Elk City’s past is all about gold and the pursuit thereof. Although not within the boundaries of the original Nez Perce Treaty territory, the easy access was. The long used southern Nez Perce Indian trail to the buffalo hunting grounds and trading still goes right through here and was a natural access to displaced California gold prospectors and new “gold fever” victims escaping the coming storm of the Civil War in the east.

 

So it was that, in June 1861, gold was discovered here and the second great western gold-rush, this time to Idaho Territory, was on in earnest. A town sprung up overnight at the bottom end of a small mountain meadow/valley stocked with a few namesake elk and by August, Elk City boasted saloons, stores and all the other trappings of the old west mining frontier life. By 1862, the “big strike” moved over the hill to Florence, but Elk City remained to this day as the hub for supplying the needs of pioneers scratching out a living from the wilderness. This was the early period that included the Magruder massacre and the first bona-fide territorial hangings, the Idaho connection to the infamous sheriff Plummer gang, etc.

 

By 1865, most of the “white folks” followed the “easy diggings” to other places and the remaining “hard work for pay-dirt” was picked up by a huge influx of Chinese prospectors, replete with “gold-dousers”, opium and a work ethic and engineering skills second to none. Miles and miles of water supply ditches for “washing out” the placer deposits, gazillions of rocks tossed one at a time into heaps and occasional “artifacts” remain to this day as testament to their fortitude and “better life” than the Tong and starvation back “home”.

 

Changing laws about “foreigners” owning mining claims, playing-out of competing “diggings” and new “hardrock” discoveries fueled Elk City to its biggest “heyday”, between 1890 and 1915. Swelling to 5,000 people, four hotels, baseball teams and “payroll” mining operations, the pounding of “stamp mills” echoed for miles and miles. The Elk City Mining News(paper) was regularly filled with “sugarplum” stories from the surrounding mines and hamlets with names like Jumbo, Frogtown, Golden, Frisco, American Eagle, Raymond, Sungold, Badger, Dixie, New York and Iron Crown. Reports of the railroad coming in and Wall Street development were all in the cards till the “boom” ran into the “bust” and Elk City dropped from the spotlight. By the time the fire of 1930 consumed most of town, things were pretty “slow”.

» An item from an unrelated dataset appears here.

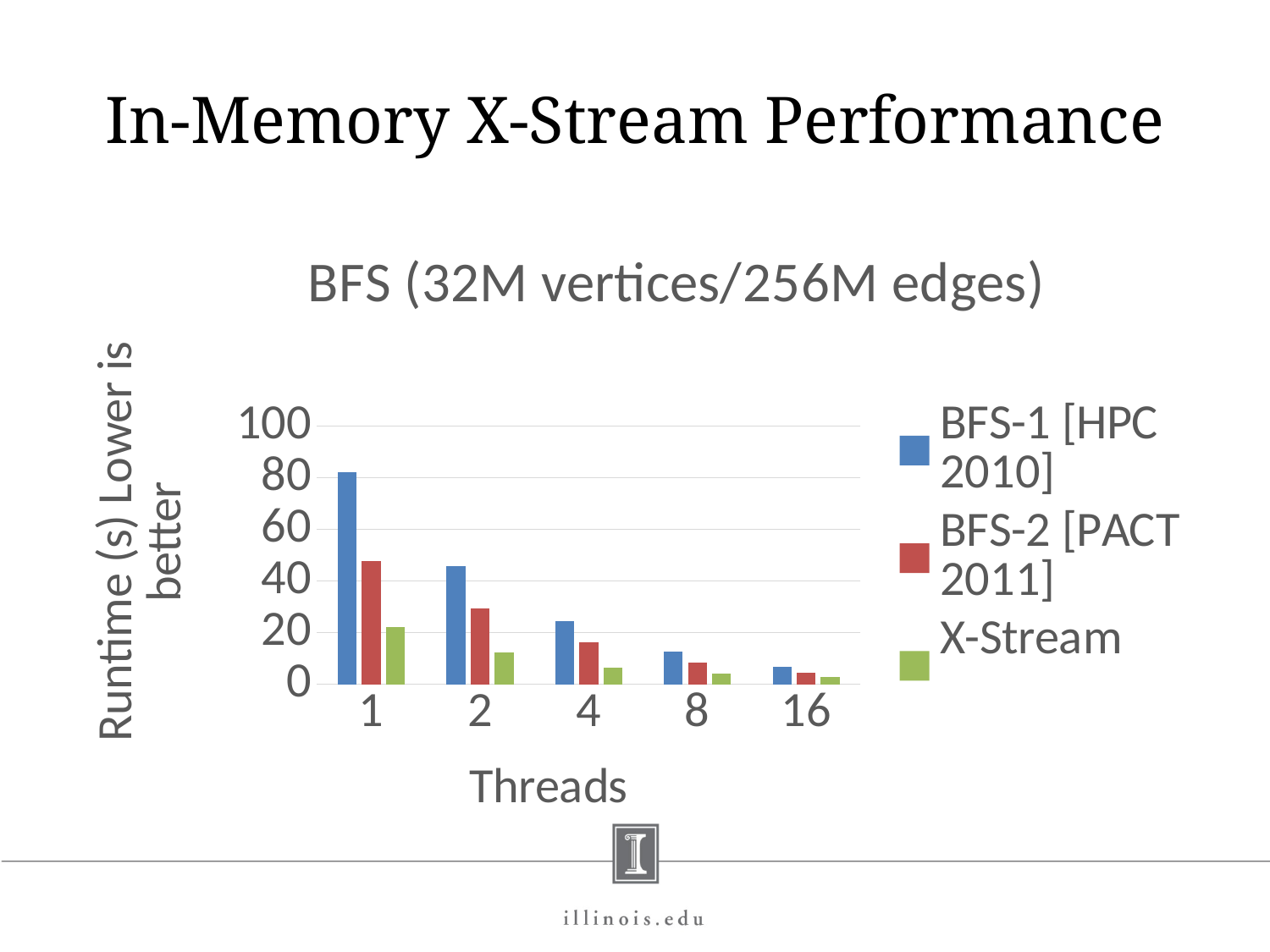
At which thread count is the BFS-1 [HPC 2010] runtime highest? 1 How does the BFS-1 [HPC 2010] runtime change as the number of threads increases? It falls Is the runtime for X-Stream at 2 threads greater or less than 20? less What is the title of the chart? BFS (32M vertices/256M edges) How many series does the legend list? 3 What is the label of the x axis? Threads Is the runtime for BFS-1 [HPC 2010] at 1 thread greater or less than 60? greater How many thread counts are shown on the x axis? 5 What kind of chart is shown on the slide? bar chart Is the runtime for BFS-2 [PACT 2011] at 1 thread greater or less than 40? greater Which series has the lowest runtime at 1 thread? X-Stream At 1 thread, which has the larger runtime, BFS-1 [HPC 2010] or X-Stream? BFS-1 [HPC 2010]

Although gold still provided an existence during the 1930s, World War II was the straw that broke the back of mining. However, new life was under the winter snow and by the 1950s, timber was becoming king. Electricity came in 1960, large herds of elk and deer thrived to support numerous outfitters and life was once again “good”. The last 18 miles of the highway was paved in 1980.

OUR MUSEUM

 

The most “important feature” of The Elk City Hotel & Gift Shop is the section that houses the closest thing to a museum that Elk City currently has. Through the aid of some “seed grant” monies and thousands of donated hours, pictures, relics, etc., Jamie Edmondson has spearheaded the birth of the Idaho Goldfields Historical Society, which includes more than 2,000 archival photos of the past 150 years of Elk City and surrounding area history.

 

Reprints of any of these historical photos are available for a modest cost with monies supporting ongoing museum development.   

 

In addition, a couple of working scale models of stamp mills, old mining tools, Chinese slippers, bottles, etc. round out this display waiting for a permanent home.

SEARCHING FOR ANCESTORS

Over the years, quite a number of folks have come through or contacted the hotel for information about relatives that once lived and worked in this area. Obviously, history is one of our passions and we’ve had great fun helping connect families with their past, either through a picture, a newspaper article or on the ground sleuthing grandpa Fred’s mine. A lot of memories are tucked away in the mountains and woods we call home and that others have also, if only for a short period of their lives.